***Updated at 4:00 p.m.
The first documented locally-acquired case of Zika in the continental U.S this year has been detected in Hidalgo County, at the southern tip of Texas. There's no indication this is the start of a large scale outbreak.
The threat of the Zika virus is still an issue in South Texas this summer.
The Texas Department of State Health Services says a person who lives in Hildalgo County which borders Mexico tested positive for the mosquito-borne virus.
That individual has not traveled outside the area, so health officials believe the person got the virus from the bite of an infected mosquito there.
State health department spokesman Chris Van Deusen says people who live in the Valley are more at risk for exposure to Zika than anyone else in Texas right now.
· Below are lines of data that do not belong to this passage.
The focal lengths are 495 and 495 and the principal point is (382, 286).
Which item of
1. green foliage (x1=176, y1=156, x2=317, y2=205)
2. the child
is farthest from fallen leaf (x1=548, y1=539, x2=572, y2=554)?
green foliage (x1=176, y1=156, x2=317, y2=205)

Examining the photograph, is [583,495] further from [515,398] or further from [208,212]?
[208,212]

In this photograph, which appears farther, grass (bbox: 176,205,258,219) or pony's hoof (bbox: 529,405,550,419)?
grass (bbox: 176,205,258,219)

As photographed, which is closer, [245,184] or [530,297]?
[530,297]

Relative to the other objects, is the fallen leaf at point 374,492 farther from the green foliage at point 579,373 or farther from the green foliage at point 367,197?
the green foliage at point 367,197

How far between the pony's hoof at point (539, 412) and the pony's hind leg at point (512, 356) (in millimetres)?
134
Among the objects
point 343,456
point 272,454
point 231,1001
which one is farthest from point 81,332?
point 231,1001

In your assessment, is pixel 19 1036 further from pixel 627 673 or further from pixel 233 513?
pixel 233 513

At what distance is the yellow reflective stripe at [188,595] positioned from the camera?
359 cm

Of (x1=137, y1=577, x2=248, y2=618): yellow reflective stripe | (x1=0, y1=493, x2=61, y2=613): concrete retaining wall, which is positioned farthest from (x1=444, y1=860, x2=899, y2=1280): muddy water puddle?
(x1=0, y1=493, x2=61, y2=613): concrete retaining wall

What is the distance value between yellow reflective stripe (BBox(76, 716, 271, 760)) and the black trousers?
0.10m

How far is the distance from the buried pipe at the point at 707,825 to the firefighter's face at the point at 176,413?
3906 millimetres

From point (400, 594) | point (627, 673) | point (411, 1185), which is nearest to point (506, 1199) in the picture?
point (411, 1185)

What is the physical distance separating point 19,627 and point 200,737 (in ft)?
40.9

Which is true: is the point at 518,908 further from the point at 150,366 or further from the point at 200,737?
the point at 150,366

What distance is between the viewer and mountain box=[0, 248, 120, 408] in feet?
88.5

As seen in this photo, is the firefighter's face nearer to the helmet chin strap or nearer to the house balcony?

"We have the travel back and forth to Mexico where they’ve continued to see cases in very large numbers, of course, and that’s really why we’ve been focusing on the Rio Grande Valley," Van Deusen said.
Since April, thousands of women in six Texas counties have been tested for Zika along with people exhibiting symptoms like rash, fever, joint pain and red eyes.
That expanded testing pinpointed this latest case. Van Deusen says so far, this is not any kind of outbreak. "Fortunately, it doesn’t appear that this has lead to any other Zika cases," he stressed.
Zika made headlines when it was linked to severe birth defects in babies born to infected mothers. Last year, Cameron County where Brownsville is located documented six locally-acquired Zika infections.